Valencia, 18 de septiembre de 2025-. Esta provincia de Canadá retiró censura de libros en escuelas ante protestas. El Gobierno de Alberta, liderado por la primera ministra Danielle Smith, buscaba eliminar de bibliotecas escolares libros con contenido sexual.
El 4 de julio, el Ministerio de Educación emitió una orden que obligaba a retirar material que aludiera a contacto con partes íntimas.
El ministro Demetrious Nicolaides señaló que la medida buscaba garantizar que los estudiantes tuvieran acceso a material apropiado para su edad.
La orden pasó desapercibida durante las vacaciones, pero el 28 de agosto la cadena CBC publicó una lista con 226 obras afectadas.

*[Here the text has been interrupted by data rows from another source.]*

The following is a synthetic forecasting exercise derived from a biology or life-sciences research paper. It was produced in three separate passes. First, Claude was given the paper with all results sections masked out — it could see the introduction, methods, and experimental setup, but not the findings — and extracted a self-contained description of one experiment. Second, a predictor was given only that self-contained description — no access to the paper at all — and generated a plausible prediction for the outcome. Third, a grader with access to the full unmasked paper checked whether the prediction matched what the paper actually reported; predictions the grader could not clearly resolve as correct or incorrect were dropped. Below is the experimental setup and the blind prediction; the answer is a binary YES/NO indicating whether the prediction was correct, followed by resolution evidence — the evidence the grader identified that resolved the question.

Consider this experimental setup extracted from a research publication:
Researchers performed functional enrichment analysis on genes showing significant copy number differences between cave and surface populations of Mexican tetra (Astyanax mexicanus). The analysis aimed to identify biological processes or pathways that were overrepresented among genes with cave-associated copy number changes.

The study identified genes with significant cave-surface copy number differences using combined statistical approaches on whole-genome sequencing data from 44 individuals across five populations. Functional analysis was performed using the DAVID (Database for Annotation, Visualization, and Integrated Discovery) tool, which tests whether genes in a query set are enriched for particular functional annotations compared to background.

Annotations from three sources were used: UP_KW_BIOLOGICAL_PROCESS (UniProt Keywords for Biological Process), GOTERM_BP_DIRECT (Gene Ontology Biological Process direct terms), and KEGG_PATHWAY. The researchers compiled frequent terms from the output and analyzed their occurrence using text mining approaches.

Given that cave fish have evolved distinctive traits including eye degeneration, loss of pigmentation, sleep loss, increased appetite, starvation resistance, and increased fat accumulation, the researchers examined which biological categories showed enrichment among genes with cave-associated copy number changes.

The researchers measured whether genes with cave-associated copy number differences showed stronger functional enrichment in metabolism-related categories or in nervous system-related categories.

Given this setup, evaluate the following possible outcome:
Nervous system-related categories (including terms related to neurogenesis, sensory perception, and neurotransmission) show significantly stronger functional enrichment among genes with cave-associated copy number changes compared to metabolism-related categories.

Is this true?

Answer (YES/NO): NO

Entre los títulos figuraban El cuento de la criada de Margaret Atwood, El color púrpura de Alice Walker y Un mundo feliz de Aldous Huxley.
La noticia generó rechazo inmediato entre padres y miembros de la comunidad literaria, que calificaron la medida como excesiva y censuradora.
Esta provincia de Canadá retiró censura de libros en escuelas ante protestas
Margaret Atwood se pronunció en redes sociales, criticando la prohibición y compartiendo un relato satírico sobre la censura de libros.
La Comisión Escolar de Edmonton aclaró que la lista respondía únicamente a los criterios dictados por la orden ministerial.
El 2 de septiembre, el Gobierno provincial suspendió temporalmente el plan para revisar y reformular los puntos de la norma.
La primera ministra Danielle Smith admitió que hubo “malentendidos” respecto a la interdicción de ciertos libros.
El lunes, el ministro Nicolaides emitió una nueva orden que limita el retiro únicamente a obras con representaciones visuales explícitas de actos sexuales.
Las escuelas tendrán hasta el 31 de octubre para presentar su lista y deberán retirar los libros antes del 5 de enero.
Educación y censura en debate
El caso de Alberta evidencia el choque entre libertad de expresión y criterios de protección infantil en el ámbito educativo.
El Gobierno federal canadiense no se ha pronunciado, ya que la educación es competencia exclusiva de cada provincia.
Padres, educadores y escritores mantienen la vigilancia sobre el proceso, mientras la comunidad debate sobre los límites de la censura escolar.